About Podcast Episode
OpenID4VC (OpenID for Verifiable Credentials) is a protocol for exchanging verifiable credentials in a decentralized identity environment. Its work is being conducted in the OpenID Foundation, in liaison with the Decentralized Identity Foundation (DIF) and with working groups in International Organization for Standardization (ISO).
The goal of OpenID4VC is to provide a simple and interoperable way to exchange credentials between different decentralized identity systems.
OpenID4VC supports three main use cases:
- Credential Issuance – OpenID4VC provides a way to issue verifiable credentials in a decentralized way
- Credential Presentation – OpenID4VC enables users to present their credentials in a verifiable way, without revealing unnecessary personal information.
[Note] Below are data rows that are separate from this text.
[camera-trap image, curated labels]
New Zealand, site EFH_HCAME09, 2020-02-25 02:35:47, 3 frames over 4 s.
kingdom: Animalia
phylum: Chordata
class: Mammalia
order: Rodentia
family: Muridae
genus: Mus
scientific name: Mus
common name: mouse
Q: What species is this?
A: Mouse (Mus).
- Pseudonymous User Authentication – OpenID4VC allows users to authenticate themselves without revealing their real identity.
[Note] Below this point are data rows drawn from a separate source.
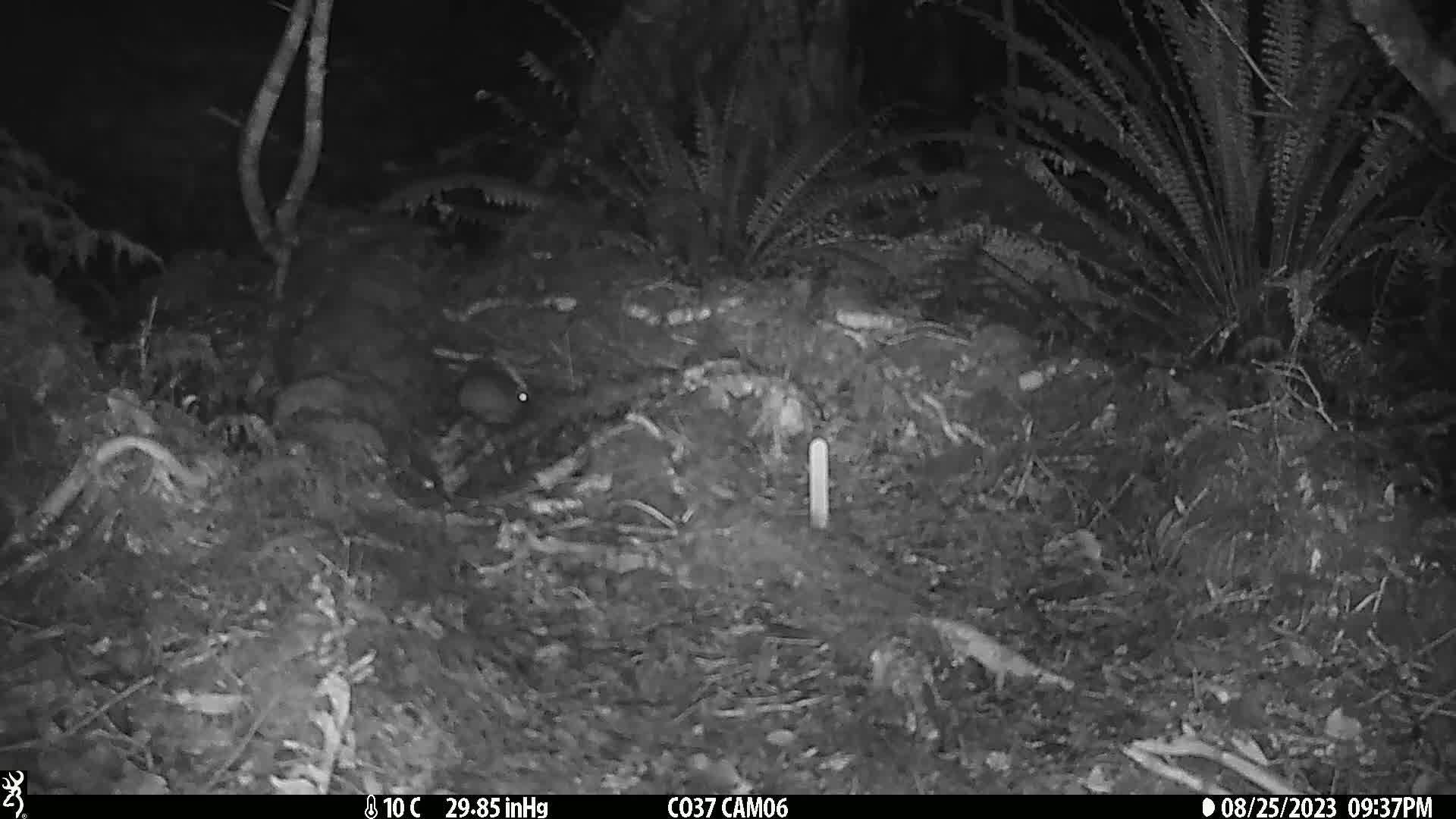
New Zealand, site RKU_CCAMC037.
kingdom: Animalia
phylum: Chordata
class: Mammalia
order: Rodentia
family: Muridae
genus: Rattus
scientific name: Rattus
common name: rat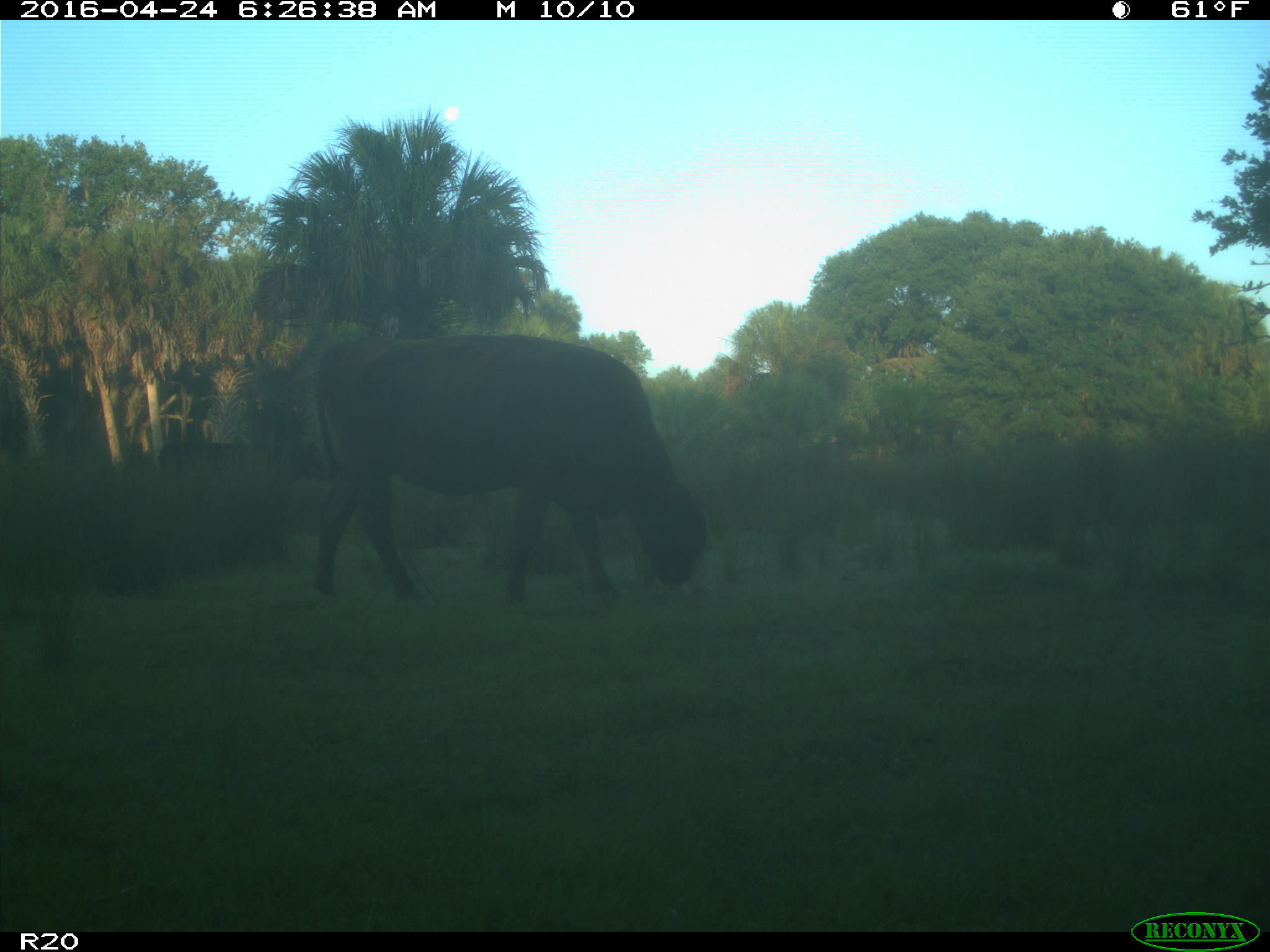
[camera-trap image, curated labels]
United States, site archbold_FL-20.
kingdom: Animalia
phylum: Chordata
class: Mammalia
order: Artiodactyla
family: Bovidae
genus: Bos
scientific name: Bos taurus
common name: domestic cow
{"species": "Bos taurus (domestic cow)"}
The focus on these three use cases means that OpenID4VC purposefully isn’t focused on supporting a broader set of trust tasks that other protocols such as DIDComm aim to support.
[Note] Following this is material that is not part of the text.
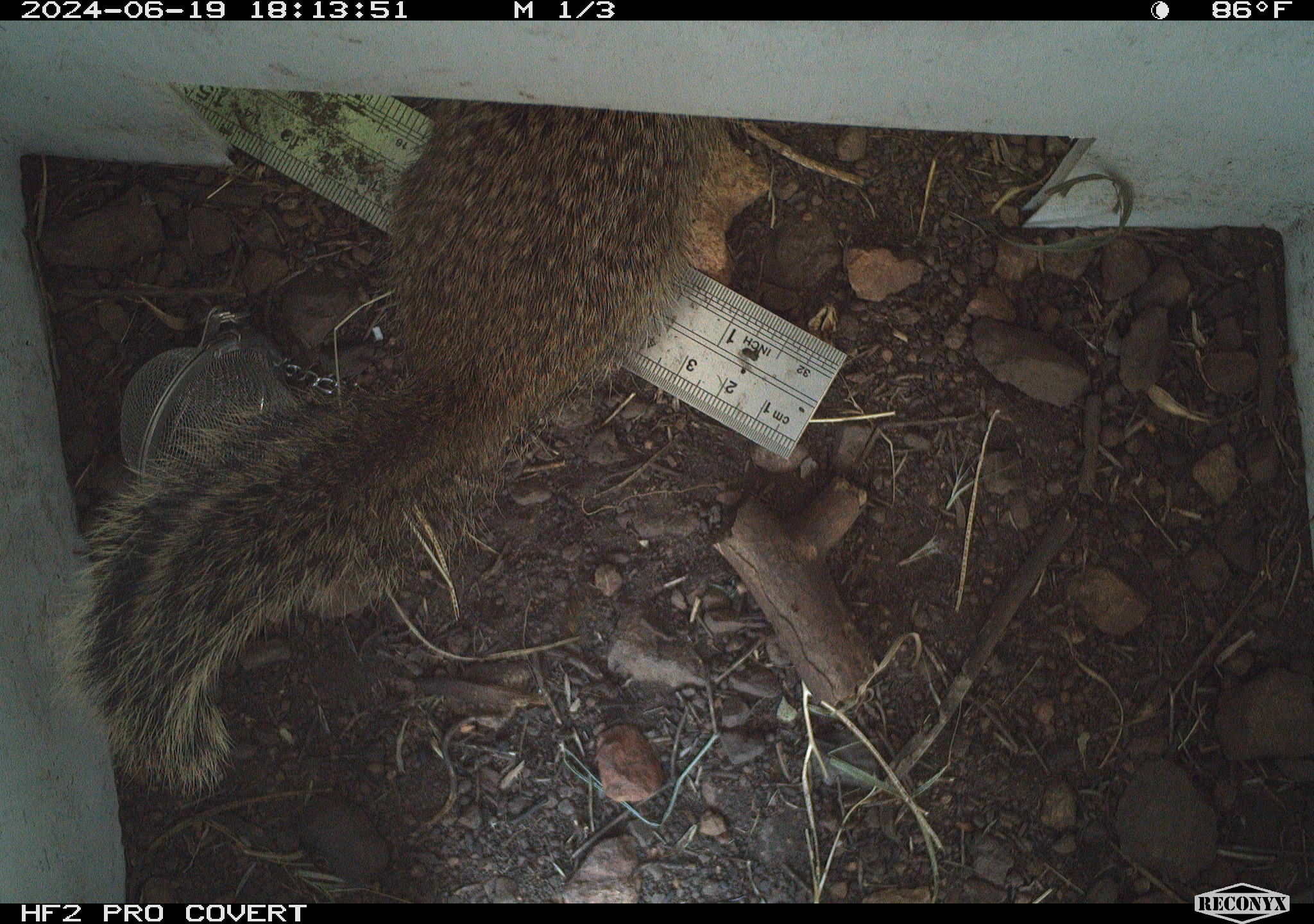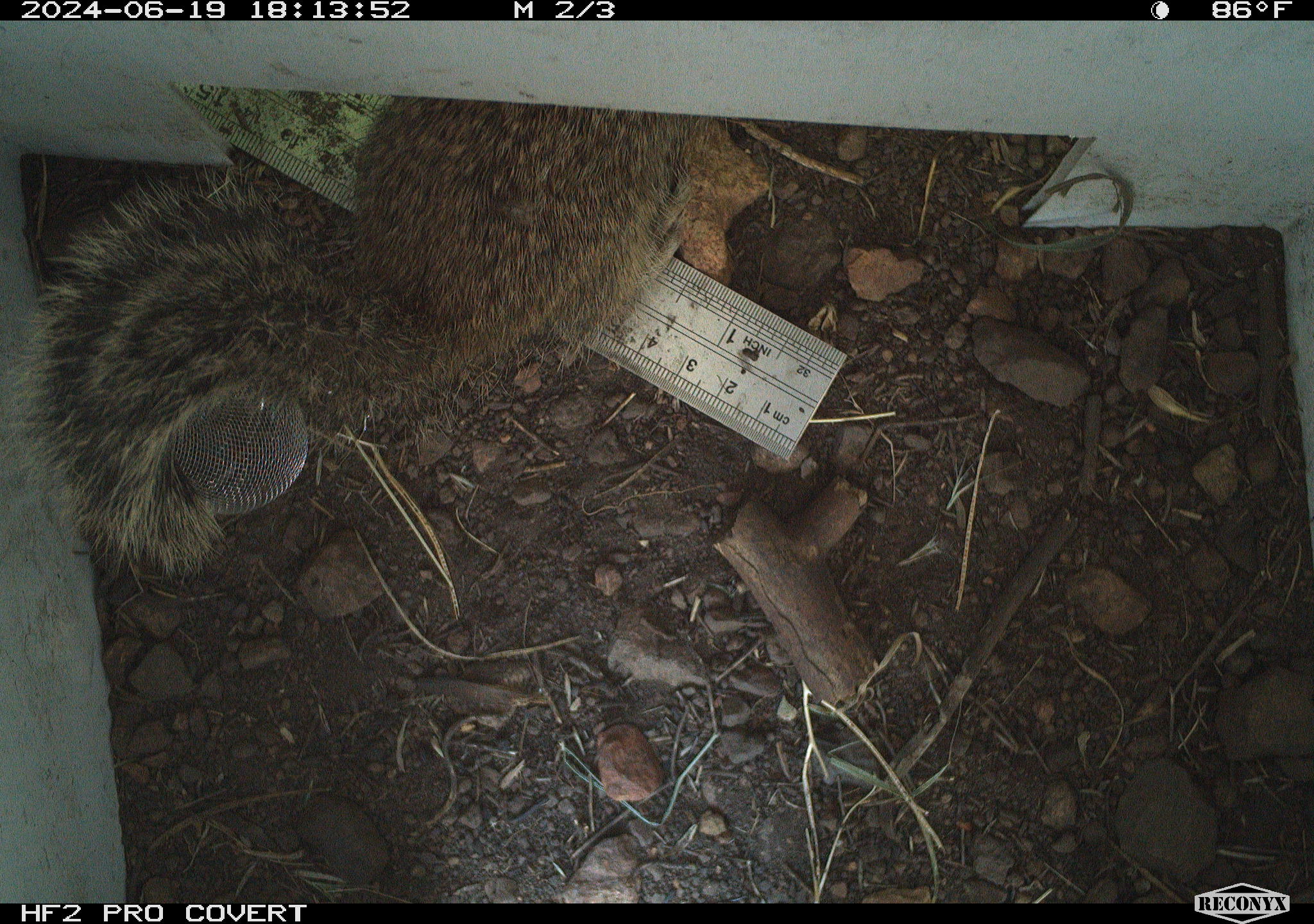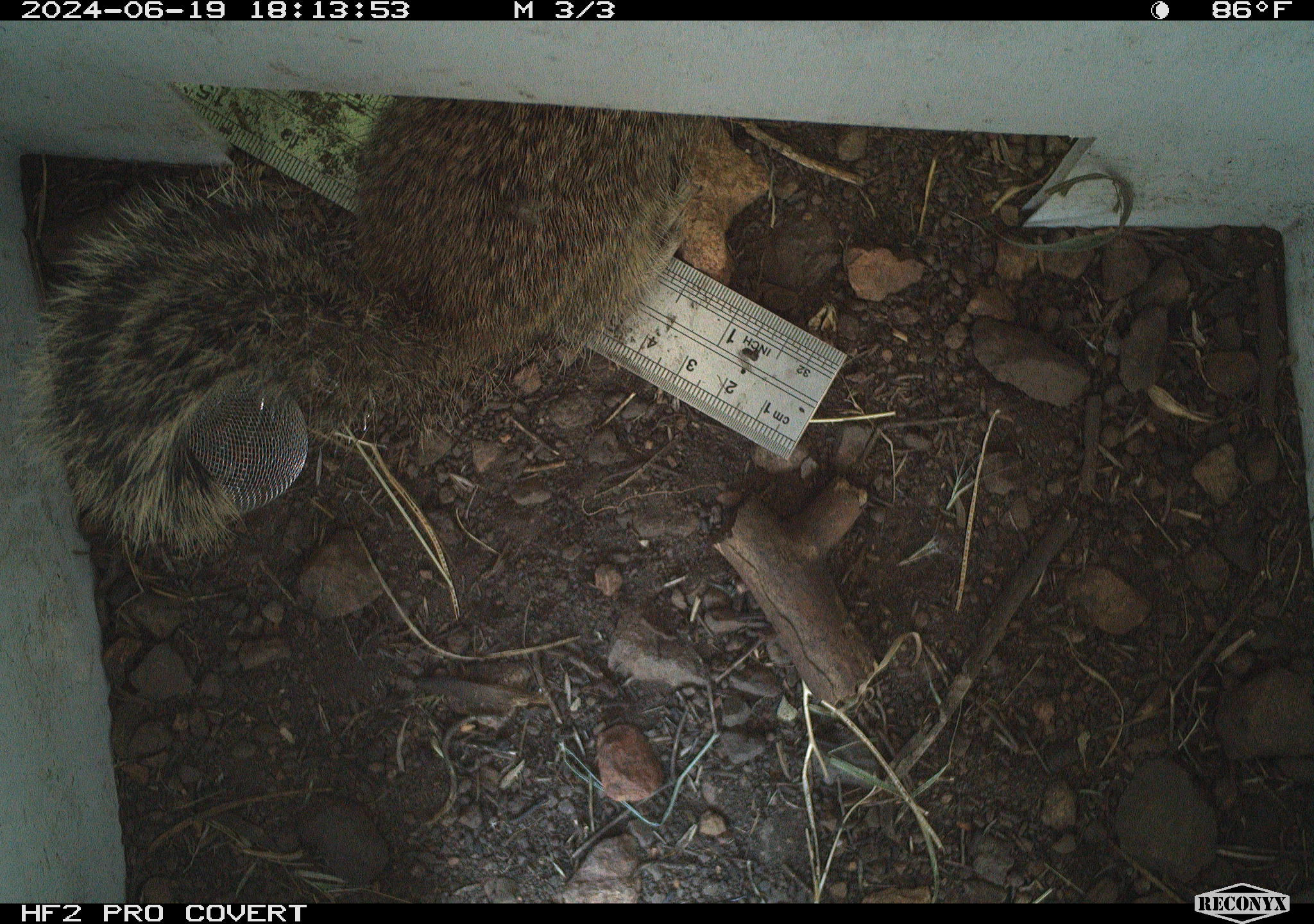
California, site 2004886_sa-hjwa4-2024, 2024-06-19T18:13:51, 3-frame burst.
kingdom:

Some core themes throughout this conversation were interoperability and avoiding locking into a specific implementation. The implementation of new formats for credentials can create obstacles for adoption, so providing a simple and secure credential agnostic protocol can help with interoperability, and therefore adoption.
In designing OpenID4VC, it was made a priority to support different credentials formats, identifiers, cryptography suites and trust management mechanisms. This spreadsheet should give a good idea of the complexity of the landscape of credential profiles and more.
As we’re reaching mid-March 2023, OpenID4VC seems to be gaining significant traction in the decentralized identity community. It has been incorporated into various industry standards, including the ISO/IEC 29184-8 standard for decentralized identity, and its issuance and verification protocols (OpenID4CI and OpenID4VP using SIOPv2) have been made “MUSTS” in the European Union’s Digital Identity Wallet Architecture and Reference Framework.
I was fortunate in this latest podcast to sit down and chat with Torsten Lodderstedt, one of the co-authors of the OpenID4VC specification. I hope you enjoy the discussion and find it as informative as I did.
In this podcast episode with Torsten, him and I discuss,
- OpenID4VC’s background, and its relationship to oAuth2 and OpenID Connect.
- How verifiable credential issuances and verifications are done using OpenID4CI and OIDC4VP (+ why Presentation Exchange was chosen as the verification protocol).
- Decisions behind supporting different credentials formats, identifiers, cryptography suites and trust management mechanisms.
- How OpenID4VC fits within the ToIP Hourglass Model (from the ToIP Technical Architecture Specification).
- How OpenID4VC can be used in conjunction with other protocols such as DIDComm to bootstrap workflows.
- Does OpenID4VC combined with trust frameworks help to solve the NASCAR problem we face today on the internet?
- SIOP: the protocol to exchange cryptographically verifiable identifiers and authenticate using the key material controlled by the End-User.
- Using OpenID4CI for ISO 18013-5 (mDL) to move away from wallet-specific credential issuance and towards an interoperable way of exchanging verifiable credentials between different decentralized identity systems.
Dr.-Ing. Torsten Lodderstedt is founder of Tuconic, a consulting firm specialising in digital identity and API-based software architectures, with more than 15 years experience in developing and running large scale consumer identity services. In his previous positions, he helped organisations in public, banking, railway communication, and telecommunication domains to implement highly-scalable and secure services. Torsten regularly contributes to identity standards, currently focusing on decentralized identity and global identity networks. He is co-author of OpenID for Verifiable Credentials and OAuth 2.1, and co-chairs the GAIN PoC community group.